No entanto, pode estar presente quando a pressão aplicada corresponde à necessidade daquele corpo, ou o alongamento foi levado ao ponto prazeroso, ou o momento em que o silêncio e a quietude chegaram coincidiu com o estado de alma do receptor – entre outras coisas a acontecer nesse momento, está a acontecer também o não-julgamento naquele corpo e naquele ser. 
Eu não estou a pensar: a pressão que esta pessoa precisa é esta; o alongamento que este corpo precisa é este; este é o momento em que esta pessoa precisa de parar. Não. Simplesmente acontece. E, num conjunto de vários factores, pode coincidir com o momento do receptor.
Esse momento é uma bênção, um presente na sessão – mesmo sem ser evidente que aconteceu.

O não-julgamento tem uma forma de se manifestar que não se vê e que pode passar despercebida a quem recebe. 
O não-julgamento tem uma forma de nos receber que ultrapassa os braços abertos, o toque terapêutico, a escuta, a presença e, ao mesmo tempo, os envolve a todos. A sua manifestação invisível tem um efeito exponencial. É como se ninguém soubesse que está a acontecer e só a um nível celular fosse percebido.

Como terapeuta, procuro que isto aconteça em cada sessão.
Faço um exercício mental muito simples que me ajuda ainda antes de deitar a pessoa nos meus braços.
Há uma conversa introdutória com o receptor onde informo e explico alguns detalhes e onde há espaço para o receptor me informar ou esclarecer alguma dúvida. Após essa conversa inicial, eu apago da minha mente tudo o que sei dessa pessoa (quer essa pessoa seja meu amigo há uma vida e eu tenha muita informação, quer seja a primeira vez que a vejo e a informação seja muito pouca).
O resultado é extremamente libertador para mim, como terapeuta, porque me permite, durante a sessão,  “não saber” e não julgar.

Isto funciona para mim também, evitando julgar as minhas limitações, as minhas percepções, o meu corpo (“não consigo chegar aos pés deste senhor de 2 metros de altura”; “sou muito baixa para conseguir fazer este movimento”; “não tenho força para puxar/empurrar”).
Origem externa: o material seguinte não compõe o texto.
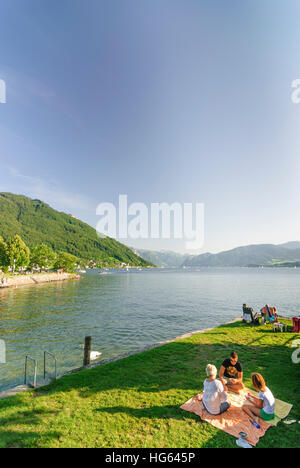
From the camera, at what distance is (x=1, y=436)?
535 centimetres

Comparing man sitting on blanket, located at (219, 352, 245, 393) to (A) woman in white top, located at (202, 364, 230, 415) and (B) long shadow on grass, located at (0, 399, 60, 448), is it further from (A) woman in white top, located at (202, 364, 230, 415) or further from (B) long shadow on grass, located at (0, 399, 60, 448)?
(B) long shadow on grass, located at (0, 399, 60, 448)

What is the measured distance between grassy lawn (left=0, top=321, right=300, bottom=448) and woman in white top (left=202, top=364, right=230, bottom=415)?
0.47 meters

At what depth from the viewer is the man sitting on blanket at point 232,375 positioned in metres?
7.69

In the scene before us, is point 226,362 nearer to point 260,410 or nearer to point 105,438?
point 260,410

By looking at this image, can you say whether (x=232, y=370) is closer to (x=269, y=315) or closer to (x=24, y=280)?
(x=269, y=315)

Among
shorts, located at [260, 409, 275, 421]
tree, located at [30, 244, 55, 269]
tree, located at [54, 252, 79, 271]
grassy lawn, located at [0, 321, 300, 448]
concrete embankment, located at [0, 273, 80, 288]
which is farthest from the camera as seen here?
tree, located at [54, 252, 79, 271]

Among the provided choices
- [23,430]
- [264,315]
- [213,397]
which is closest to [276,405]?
[213,397]

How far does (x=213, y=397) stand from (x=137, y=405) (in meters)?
2.53

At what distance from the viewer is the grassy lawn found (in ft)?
17.4

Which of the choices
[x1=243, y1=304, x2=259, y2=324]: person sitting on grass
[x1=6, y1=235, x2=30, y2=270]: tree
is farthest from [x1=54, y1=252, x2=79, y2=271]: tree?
[x1=243, y1=304, x2=259, y2=324]: person sitting on grass

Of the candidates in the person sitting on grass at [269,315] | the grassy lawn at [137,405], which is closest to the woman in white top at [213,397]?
the grassy lawn at [137,405]

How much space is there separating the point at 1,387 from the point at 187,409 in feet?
34.8

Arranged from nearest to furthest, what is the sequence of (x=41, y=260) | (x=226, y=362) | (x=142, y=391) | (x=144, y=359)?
1. (x=142, y=391)
2. (x=226, y=362)
3. (x=144, y=359)
4. (x=41, y=260)

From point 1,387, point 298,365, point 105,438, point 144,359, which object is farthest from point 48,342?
point 298,365
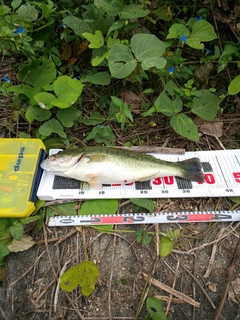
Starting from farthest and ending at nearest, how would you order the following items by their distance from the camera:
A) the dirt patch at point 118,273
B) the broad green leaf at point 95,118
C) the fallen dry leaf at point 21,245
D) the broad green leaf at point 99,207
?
the broad green leaf at point 95,118 < the broad green leaf at point 99,207 < the fallen dry leaf at point 21,245 < the dirt patch at point 118,273

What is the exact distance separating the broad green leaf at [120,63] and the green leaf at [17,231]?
1973mm

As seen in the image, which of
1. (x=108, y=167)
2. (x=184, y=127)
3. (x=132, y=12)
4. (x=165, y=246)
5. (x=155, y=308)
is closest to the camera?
(x=155, y=308)

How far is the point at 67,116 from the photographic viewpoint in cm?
326

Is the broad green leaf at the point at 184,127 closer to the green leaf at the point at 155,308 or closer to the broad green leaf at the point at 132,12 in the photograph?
the broad green leaf at the point at 132,12

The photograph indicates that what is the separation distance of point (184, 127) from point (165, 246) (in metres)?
1.51

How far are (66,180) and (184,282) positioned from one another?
183 centimetres

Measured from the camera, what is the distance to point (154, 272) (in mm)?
2617

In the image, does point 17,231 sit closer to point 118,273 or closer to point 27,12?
point 118,273

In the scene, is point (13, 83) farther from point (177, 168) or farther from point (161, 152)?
point (177, 168)

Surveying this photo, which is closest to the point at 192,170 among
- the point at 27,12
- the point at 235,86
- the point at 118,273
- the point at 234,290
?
the point at 235,86

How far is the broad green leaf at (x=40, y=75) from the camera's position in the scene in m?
3.28

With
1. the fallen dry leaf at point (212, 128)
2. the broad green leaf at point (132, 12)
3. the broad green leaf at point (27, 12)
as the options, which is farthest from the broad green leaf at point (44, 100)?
the fallen dry leaf at point (212, 128)

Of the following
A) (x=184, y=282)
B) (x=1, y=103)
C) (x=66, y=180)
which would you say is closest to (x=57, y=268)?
(x=66, y=180)

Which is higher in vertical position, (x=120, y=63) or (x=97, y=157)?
(x=120, y=63)
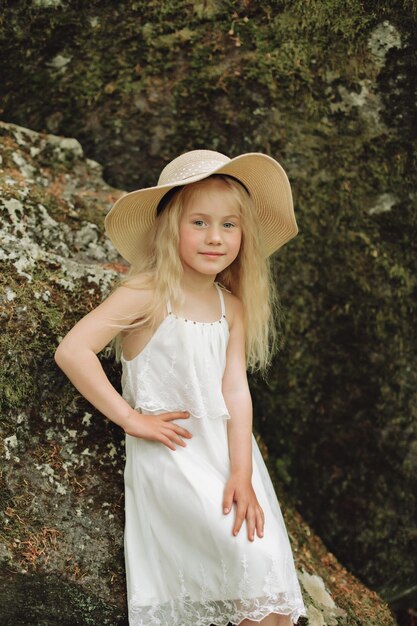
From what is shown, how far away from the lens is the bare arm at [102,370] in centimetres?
277

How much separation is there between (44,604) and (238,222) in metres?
1.94

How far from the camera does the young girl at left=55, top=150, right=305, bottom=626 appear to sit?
2.76 metres

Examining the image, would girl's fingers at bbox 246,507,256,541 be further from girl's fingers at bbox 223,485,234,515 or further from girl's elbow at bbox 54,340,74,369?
girl's elbow at bbox 54,340,74,369

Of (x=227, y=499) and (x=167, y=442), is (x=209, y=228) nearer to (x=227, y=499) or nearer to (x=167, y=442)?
(x=167, y=442)

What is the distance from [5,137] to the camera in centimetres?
392

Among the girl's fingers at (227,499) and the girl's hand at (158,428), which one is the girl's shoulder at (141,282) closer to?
the girl's hand at (158,428)

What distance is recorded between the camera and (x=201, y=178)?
9.16 ft

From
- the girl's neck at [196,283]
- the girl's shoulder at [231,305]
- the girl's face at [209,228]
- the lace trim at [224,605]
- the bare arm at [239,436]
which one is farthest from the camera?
the girl's shoulder at [231,305]

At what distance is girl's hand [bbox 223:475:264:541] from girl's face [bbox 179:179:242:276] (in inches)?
38.2

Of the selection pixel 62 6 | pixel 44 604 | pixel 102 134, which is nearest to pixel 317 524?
pixel 44 604

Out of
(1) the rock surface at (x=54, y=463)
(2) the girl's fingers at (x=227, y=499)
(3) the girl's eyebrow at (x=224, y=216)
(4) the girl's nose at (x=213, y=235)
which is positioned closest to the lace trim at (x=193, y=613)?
(1) the rock surface at (x=54, y=463)

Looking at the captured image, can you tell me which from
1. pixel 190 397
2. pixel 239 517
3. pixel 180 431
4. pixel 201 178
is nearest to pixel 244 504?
pixel 239 517

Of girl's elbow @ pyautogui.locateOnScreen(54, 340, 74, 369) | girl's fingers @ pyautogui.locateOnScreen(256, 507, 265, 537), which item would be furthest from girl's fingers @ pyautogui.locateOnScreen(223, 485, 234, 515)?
girl's elbow @ pyautogui.locateOnScreen(54, 340, 74, 369)

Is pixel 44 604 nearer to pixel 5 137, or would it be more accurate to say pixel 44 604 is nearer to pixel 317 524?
pixel 317 524
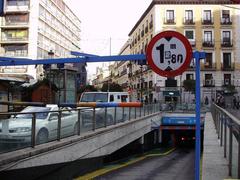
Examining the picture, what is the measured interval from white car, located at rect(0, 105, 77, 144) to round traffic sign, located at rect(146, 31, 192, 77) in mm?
4891

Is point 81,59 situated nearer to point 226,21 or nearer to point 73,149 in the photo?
point 73,149

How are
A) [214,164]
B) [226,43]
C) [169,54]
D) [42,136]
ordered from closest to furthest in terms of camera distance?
[169,54], [214,164], [42,136], [226,43]

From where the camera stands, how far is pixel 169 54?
4.95m

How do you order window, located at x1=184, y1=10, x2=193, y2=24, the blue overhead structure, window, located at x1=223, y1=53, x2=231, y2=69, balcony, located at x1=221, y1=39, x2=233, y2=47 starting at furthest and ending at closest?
1. window, located at x1=184, y1=10, x2=193, y2=24
2. balcony, located at x1=221, y1=39, x2=233, y2=47
3. window, located at x1=223, y1=53, x2=231, y2=69
4. the blue overhead structure

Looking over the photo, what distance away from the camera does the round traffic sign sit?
4.91m

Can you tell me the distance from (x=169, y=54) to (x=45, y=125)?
6.46 meters

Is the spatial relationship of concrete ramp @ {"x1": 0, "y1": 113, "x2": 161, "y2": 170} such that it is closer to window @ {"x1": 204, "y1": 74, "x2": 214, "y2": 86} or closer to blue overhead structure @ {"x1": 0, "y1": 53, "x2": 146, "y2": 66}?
blue overhead structure @ {"x1": 0, "y1": 53, "x2": 146, "y2": 66}

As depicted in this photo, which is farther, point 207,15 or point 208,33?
point 207,15

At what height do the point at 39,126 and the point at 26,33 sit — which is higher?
the point at 26,33

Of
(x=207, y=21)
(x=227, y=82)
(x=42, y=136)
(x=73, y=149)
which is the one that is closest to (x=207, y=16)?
(x=207, y=21)

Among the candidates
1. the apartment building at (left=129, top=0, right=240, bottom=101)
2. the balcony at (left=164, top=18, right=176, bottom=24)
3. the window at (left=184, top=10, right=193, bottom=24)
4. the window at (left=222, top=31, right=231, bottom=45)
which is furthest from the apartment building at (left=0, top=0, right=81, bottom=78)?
the window at (left=222, top=31, right=231, bottom=45)

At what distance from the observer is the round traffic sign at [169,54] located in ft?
16.1

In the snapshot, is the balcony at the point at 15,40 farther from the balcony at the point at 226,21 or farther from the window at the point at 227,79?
the window at the point at 227,79

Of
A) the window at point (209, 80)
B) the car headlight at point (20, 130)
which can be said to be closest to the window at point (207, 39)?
the window at point (209, 80)
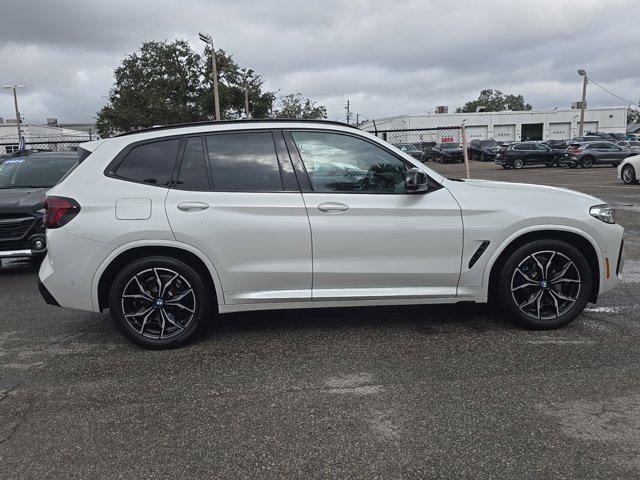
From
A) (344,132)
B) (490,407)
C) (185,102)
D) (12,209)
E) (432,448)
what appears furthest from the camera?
(185,102)

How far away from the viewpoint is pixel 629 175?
61.0 ft

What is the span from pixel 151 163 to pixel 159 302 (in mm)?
1112

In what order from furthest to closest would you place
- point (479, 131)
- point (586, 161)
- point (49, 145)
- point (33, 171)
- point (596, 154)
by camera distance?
1. point (479, 131)
2. point (586, 161)
3. point (596, 154)
4. point (49, 145)
5. point (33, 171)

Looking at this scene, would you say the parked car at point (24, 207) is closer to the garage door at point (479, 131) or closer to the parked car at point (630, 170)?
the parked car at point (630, 170)

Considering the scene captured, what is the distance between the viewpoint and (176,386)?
3.61 metres

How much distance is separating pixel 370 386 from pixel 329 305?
0.93 m

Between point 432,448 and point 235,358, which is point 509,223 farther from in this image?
point 235,358

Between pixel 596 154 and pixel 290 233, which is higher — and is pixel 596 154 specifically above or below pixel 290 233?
above

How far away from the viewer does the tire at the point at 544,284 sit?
432cm

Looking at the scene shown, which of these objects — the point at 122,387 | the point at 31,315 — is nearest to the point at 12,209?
the point at 31,315

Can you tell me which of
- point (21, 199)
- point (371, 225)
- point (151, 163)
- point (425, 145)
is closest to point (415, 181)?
point (371, 225)

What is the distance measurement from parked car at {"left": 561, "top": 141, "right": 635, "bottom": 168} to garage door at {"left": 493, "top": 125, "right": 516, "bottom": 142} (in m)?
38.5

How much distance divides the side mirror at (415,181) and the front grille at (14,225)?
5377 mm

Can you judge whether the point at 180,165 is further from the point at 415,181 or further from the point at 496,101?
the point at 496,101
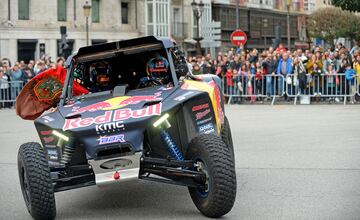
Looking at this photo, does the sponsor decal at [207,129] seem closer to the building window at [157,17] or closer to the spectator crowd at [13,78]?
the spectator crowd at [13,78]

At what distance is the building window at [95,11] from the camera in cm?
5219

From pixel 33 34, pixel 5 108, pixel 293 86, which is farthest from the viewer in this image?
pixel 33 34

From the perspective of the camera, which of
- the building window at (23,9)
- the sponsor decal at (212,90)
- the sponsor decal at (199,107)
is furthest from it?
the building window at (23,9)

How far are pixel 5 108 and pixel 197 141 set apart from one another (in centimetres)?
2204

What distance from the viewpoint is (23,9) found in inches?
1858

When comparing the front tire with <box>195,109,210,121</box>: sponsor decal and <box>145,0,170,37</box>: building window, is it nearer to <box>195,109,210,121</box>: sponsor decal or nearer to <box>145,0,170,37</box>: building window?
<box>195,109,210,121</box>: sponsor decal

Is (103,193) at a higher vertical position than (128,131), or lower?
lower

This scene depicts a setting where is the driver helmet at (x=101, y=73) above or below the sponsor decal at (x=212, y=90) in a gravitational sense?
above

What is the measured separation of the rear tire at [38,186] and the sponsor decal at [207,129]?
69.6 inches

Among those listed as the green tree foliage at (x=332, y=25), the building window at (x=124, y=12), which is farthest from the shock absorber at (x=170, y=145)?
the green tree foliage at (x=332, y=25)

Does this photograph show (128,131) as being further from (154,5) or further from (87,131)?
(154,5)

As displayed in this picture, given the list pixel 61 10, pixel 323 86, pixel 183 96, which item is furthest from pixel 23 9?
pixel 183 96

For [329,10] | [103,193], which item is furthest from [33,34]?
[103,193]

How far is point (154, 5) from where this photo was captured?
57.7 meters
E assim, não é preciso encontrar desculpas ou culpas. Cada corpo é único, cada pessoa vem com o seu corpo, as suas necessidades, as suas expectativas, a entrega possível ao momento. 
E eu não me sinto pequena, não sinto os braços curtos, as pernas ou as mãos pequenas, não há muito espaço para a frustração por não ter conseguido fazer um movimento.

Partimos os dois para uma sessão, na mesma posição de incógnita, na mesma linha de partida. Porque eu, tal como o receptor, também não sei onde vou tocar, o que vou alongar ou massajar, quando e como vou parar para escutar...

Entre tantas outras prendas bonitas, o Watsu trouxe-me esta também: o não-julgamento.

Termino este post com uma pergunta:
Para vocês, não julgar é o mesmo que aceitar?